In the opening of his 1951 short story, Bradbury makes the unusual choices of using several infinitive verb phrases ("to enter . . . to put . . . to step") and second person point-of-view ("you, your") to begin the characterization of Mr. Leonard Mead, though he does then switch to third-person ("he").
In the story's first paragraph, second sentence, Bradbury writes a lengthy, complex sentence of seventy-one words to build the momentum of Leonard Mead's walks.
Bradbury employs an extended metaphor in describing the cold air in Mead's lungs "like a Christmas tree" with the lights going on and off and the branches filled with snow, and a simile in describing Mead's "shadow moving like the shadow of a hawk in midcountry."
Bradbury personifies the illumination from a police car as "a fierce white cone of light" and there is a bit of ironic humor that follows when the robotic policeman's voice asks Leonard Mead's profession and then dismisses it as "no profession" when he identifies himself as a writer.

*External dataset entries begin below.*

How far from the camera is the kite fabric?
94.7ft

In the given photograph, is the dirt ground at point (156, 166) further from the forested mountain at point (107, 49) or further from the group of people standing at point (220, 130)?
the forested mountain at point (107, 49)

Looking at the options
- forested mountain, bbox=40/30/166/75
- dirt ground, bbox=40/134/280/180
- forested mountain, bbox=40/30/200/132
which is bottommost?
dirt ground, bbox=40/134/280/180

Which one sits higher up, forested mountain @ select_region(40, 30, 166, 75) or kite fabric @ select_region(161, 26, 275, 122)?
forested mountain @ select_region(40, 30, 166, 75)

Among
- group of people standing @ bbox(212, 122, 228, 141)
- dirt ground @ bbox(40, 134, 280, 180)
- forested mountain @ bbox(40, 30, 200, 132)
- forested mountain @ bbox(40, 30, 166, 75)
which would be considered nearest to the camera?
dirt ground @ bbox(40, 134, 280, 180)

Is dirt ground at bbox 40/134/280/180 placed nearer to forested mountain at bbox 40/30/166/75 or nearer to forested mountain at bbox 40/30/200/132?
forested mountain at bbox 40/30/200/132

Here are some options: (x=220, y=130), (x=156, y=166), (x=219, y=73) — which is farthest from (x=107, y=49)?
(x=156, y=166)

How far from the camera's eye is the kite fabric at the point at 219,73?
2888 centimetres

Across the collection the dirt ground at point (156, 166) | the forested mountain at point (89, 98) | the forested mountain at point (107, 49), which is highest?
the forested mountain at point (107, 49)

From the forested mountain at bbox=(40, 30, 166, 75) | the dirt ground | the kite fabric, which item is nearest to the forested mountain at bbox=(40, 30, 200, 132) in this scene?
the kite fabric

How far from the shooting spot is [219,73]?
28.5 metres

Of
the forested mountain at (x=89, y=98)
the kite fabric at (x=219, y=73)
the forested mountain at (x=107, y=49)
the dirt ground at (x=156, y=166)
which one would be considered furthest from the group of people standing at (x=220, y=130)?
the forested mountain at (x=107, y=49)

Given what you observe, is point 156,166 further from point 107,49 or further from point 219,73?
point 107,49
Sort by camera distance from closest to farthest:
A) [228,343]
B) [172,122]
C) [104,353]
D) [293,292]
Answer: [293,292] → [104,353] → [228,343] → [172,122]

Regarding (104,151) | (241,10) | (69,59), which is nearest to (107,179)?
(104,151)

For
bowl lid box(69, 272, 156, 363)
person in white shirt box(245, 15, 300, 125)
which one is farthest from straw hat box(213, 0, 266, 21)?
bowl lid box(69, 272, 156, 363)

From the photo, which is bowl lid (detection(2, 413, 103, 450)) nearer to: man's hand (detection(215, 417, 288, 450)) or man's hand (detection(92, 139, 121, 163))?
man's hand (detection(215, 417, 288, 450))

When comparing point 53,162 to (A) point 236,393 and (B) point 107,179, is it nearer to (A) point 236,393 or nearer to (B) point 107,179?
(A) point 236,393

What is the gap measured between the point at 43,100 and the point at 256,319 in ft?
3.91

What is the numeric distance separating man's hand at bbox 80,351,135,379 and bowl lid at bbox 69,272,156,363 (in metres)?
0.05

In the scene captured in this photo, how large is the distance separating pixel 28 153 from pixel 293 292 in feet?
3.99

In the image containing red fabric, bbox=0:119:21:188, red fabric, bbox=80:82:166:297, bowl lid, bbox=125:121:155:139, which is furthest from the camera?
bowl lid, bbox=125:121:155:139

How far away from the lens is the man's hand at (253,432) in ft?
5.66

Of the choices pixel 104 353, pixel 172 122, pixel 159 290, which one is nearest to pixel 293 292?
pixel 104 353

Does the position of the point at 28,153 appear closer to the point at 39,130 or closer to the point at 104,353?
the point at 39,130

The story is developed with the unusual technique of rhetorical questions to communicate Leonard Mead's thoughts since for most of the story, he doesn't converse. As he passes the lighted houses, he asks "time for a dozen assorted murders? A quiz? A revue? A comedian falling off the stage? Was that a murmur of laughter from within a moon-white house?" though there is no one to answer.